---
title: "Migration Guide: v0.x to v1.x"
description: "Guide for migrating from Agency Swarm v0.x to v1.x (OpenAI Agents SDK based)"
icon: "book"
---
Agency Swarm v1.x is a complete rewrite built on the OpenAI Agents SDK, bringing significant improvements and new capabilities.
## Installation
```bash
pip install "agency-swarm<1.0.0"
```
v0.x documentation remains available at the current site until v1.0 reaches general availability.
```bash
pip install agency-swarm
```
If you encounter issues, please create a GitHub issue with the **v1.x** label.
## What's New in v1.x
Full support for reasoning models
Web Search and Computer Use capabilities
Async-first architecture with direct conversation control
Simple `@function_tool` decorator replaces complex BaseTool classes
No more black-box Assistants API - full control over threads and runs
### New Capabilities
- **Web Search & Computer Use**: Native OpenAI Responses API integration
- **Latest Models**: Full support for o3, o4-mini, and future OpenAI models via Responses API
- **Third-Party Models**: Use any Chat Completions API-compatible provider
- **Direct Thread Control**: No more black-box Assistants API limitations
- **Full Conversation Persistence**: Complete history management (not just thread IDs)
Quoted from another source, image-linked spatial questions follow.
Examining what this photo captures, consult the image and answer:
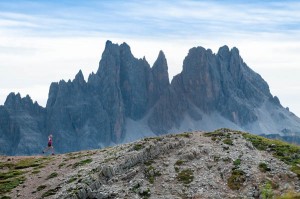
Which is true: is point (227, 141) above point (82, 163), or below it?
above

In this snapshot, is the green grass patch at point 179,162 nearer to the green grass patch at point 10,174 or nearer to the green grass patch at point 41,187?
the green grass patch at point 41,187

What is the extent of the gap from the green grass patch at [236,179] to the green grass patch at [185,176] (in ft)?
17.5

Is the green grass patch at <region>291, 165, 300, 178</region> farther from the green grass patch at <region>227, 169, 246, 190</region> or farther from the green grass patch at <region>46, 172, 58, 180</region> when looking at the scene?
the green grass patch at <region>46, 172, 58, 180</region>

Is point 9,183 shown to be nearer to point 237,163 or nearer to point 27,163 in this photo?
point 27,163

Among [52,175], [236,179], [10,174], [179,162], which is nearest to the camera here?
[236,179]

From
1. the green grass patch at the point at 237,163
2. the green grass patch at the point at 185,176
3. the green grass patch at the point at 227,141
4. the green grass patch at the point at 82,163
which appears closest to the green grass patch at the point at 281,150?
the green grass patch at the point at 227,141

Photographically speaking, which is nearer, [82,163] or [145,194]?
[145,194]

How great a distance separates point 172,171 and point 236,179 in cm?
937

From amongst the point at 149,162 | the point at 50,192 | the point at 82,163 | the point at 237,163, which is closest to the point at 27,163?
the point at 82,163

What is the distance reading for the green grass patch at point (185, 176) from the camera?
6662cm

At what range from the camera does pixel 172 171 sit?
69.4m

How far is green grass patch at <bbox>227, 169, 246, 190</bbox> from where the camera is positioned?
6506 cm

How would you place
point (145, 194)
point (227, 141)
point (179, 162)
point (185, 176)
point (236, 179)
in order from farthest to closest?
point (227, 141) < point (179, 162) < point (185, 176) < point (236, 179) < point (145, 194)

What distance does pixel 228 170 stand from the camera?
2709 inches
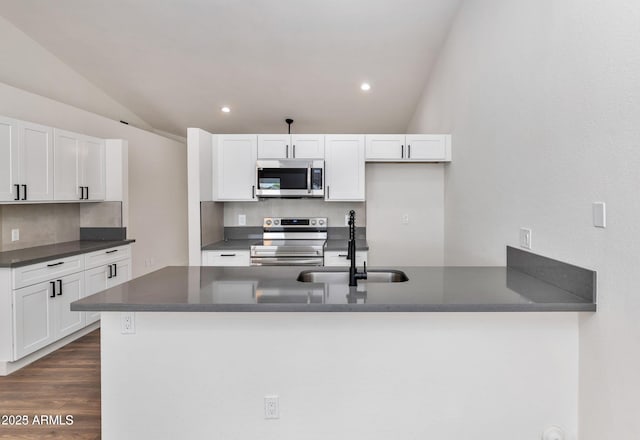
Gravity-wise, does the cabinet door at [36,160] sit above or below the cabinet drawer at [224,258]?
above

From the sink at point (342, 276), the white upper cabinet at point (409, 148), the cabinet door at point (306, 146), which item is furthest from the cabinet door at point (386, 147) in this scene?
the sink at point (342, 276)

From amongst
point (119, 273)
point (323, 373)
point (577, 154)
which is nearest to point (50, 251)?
point (119, 273)

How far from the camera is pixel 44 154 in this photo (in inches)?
133

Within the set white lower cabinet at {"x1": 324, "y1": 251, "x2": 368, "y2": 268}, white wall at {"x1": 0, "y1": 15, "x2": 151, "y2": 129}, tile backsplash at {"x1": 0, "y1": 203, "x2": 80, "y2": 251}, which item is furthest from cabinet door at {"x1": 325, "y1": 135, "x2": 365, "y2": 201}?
white wall at {"x1": 0, "y1": 15, "x2": 151, "y2": 129}

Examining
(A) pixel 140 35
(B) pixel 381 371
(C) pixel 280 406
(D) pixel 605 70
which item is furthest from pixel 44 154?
(D) pixel 605 70

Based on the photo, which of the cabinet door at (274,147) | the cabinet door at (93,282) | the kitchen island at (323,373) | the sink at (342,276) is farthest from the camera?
the cabinet door at (274,147)

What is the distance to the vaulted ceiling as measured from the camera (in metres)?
3.60

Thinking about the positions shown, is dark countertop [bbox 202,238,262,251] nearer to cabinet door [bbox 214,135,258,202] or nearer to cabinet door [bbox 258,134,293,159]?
cabinet door [bbox 214,135,258,202]

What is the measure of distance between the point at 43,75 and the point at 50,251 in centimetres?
224

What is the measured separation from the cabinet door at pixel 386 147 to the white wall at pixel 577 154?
1.04 meters

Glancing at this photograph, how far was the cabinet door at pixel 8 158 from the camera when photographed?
296cm

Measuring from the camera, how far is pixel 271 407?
1781mm

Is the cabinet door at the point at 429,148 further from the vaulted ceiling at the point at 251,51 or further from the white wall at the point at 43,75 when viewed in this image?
the white wall at the point at 43,75

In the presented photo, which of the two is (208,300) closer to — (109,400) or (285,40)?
(109,400)
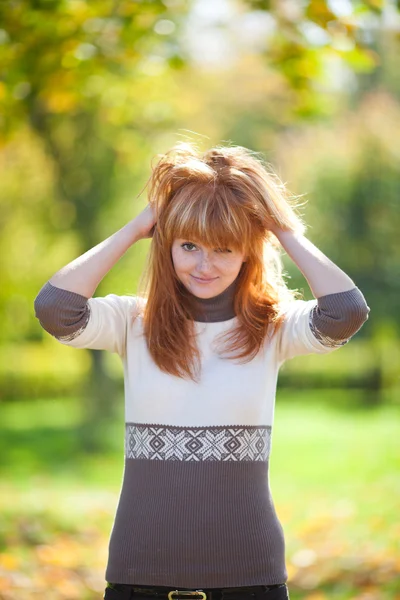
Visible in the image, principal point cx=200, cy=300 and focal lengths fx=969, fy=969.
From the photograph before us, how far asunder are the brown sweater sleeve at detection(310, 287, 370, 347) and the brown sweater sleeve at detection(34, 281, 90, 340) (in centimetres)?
62

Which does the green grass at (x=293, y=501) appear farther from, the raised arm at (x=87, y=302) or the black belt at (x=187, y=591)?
the raised arm at (x=87, y=302)

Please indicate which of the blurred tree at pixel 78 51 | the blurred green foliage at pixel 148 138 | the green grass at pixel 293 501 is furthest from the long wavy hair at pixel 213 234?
the green grass at pixel 293 501

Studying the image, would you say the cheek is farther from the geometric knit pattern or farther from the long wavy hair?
the geometric knit pattern

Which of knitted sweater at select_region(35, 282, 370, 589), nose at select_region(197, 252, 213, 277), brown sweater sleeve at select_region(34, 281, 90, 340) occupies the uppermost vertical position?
nose at select_region(197, 252, 213, 277)

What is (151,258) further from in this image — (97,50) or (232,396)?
(97,50)

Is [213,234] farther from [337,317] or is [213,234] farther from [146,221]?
[337,317]

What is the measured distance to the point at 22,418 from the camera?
1841 cm

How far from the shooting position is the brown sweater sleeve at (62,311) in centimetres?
258

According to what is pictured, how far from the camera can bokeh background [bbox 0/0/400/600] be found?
17.6 ft

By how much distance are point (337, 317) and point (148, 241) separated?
842 centimetres

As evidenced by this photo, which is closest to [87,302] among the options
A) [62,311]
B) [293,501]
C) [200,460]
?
[62,311]

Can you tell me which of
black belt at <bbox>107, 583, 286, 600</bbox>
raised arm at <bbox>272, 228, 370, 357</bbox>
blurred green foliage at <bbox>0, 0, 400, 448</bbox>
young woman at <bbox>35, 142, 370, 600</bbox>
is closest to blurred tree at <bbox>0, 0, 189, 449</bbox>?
blurred green foliage at <bbox>0, 0, 400, 448</bbox>

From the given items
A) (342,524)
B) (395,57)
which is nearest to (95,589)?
(342,524)

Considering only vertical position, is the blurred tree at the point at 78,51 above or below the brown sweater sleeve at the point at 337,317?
above
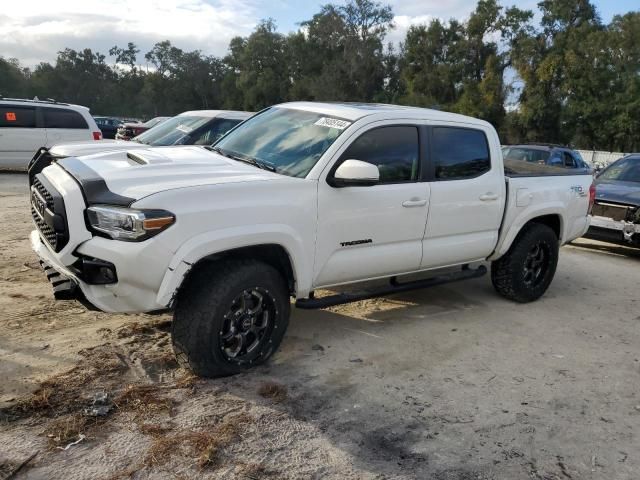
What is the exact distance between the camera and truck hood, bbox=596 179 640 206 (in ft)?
27.6

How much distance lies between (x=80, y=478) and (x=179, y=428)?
0.61 meters

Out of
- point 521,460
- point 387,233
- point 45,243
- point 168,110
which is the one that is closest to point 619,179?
point 387,233

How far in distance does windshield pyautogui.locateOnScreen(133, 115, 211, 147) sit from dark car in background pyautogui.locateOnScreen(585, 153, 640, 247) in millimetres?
6285

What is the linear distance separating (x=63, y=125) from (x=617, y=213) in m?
12.7

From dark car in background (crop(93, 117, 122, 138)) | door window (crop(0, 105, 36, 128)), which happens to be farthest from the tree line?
door window (crop(0, 105, 36, 128))

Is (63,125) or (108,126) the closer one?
(63,125)

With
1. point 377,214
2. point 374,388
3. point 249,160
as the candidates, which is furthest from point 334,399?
point 249,160

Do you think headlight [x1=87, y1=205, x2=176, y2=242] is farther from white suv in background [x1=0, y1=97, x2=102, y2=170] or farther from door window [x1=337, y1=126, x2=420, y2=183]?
white suv in background [x1=0, y1=97, x2=102, y2=170]

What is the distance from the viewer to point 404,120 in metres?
4.71

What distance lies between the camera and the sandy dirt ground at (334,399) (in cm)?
304

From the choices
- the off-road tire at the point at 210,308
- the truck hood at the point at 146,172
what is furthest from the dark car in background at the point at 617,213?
the off-road tire at the point at 210,308

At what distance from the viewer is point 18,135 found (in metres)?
14.1

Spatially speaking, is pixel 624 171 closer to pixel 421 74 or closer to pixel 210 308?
pixel 210 308

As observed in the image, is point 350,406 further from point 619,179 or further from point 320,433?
point 619,179
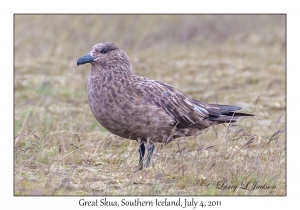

- **Enhanced Validation**: `output_guardrails` and `input_guardrails` system
### Architectural Improvements
- **Orchestrator Pattern on New Foundation**: Agency Swarm's proven orchestrator-workers pattern now runs on the OpenAI Agents SDK foundation
- **Async-first**: Native async execution for better performance
- **Enhanced Communication**: Defined `communication_flows` for coordinated multi-agent execution
- **Better State Management**: Complete conversation history persistence
### Enhanced Developer Experience
- **Structured Outputs**: Native Pydantic model support for agent outputs via `output_type`
- **Modern Tool System**: `@function_tool` decorator replaces `BaseTool` classes for cleaner tool definitions
- **Better Validation**: `output_guardrails` and `input_guardrails` replace the old `response_validator` system
- **Real-time Streaming**: Improved streaming capabilities with async response handling
The migration from v0.x to v1.x represents a fundamental shift in how Agency Swarm operates:
### Execution Core
- **v0.x**: Used OpenAI Assistants API runs directly
- **v1.x**: Uses `agents.Runner` from OpenAI Agents SDK for more control
### State Management
- **v0.x**: Relied on Assistant/Thread objects managed by OpenAI
- **v1.x**: Uses `ThreadManager` and `MessageStore` managed via `RunHooks` and shared `MasterContext`
### Agent Definition
- **v0.x**: Custom `Agent` class with Assistants API integration
- **v1.x**: `agency_swarm.Agent` extends `agents.Agent`, incorporating tools, subagent registration, and file handling
### Conversation History Persistence
This is an important architectural difference between versions:
- **v0.x (Assistants API)**: Required thread callbacks for production to persist OpenAI Assistant/Thread IDs. OpenAI managed conversation history server-side.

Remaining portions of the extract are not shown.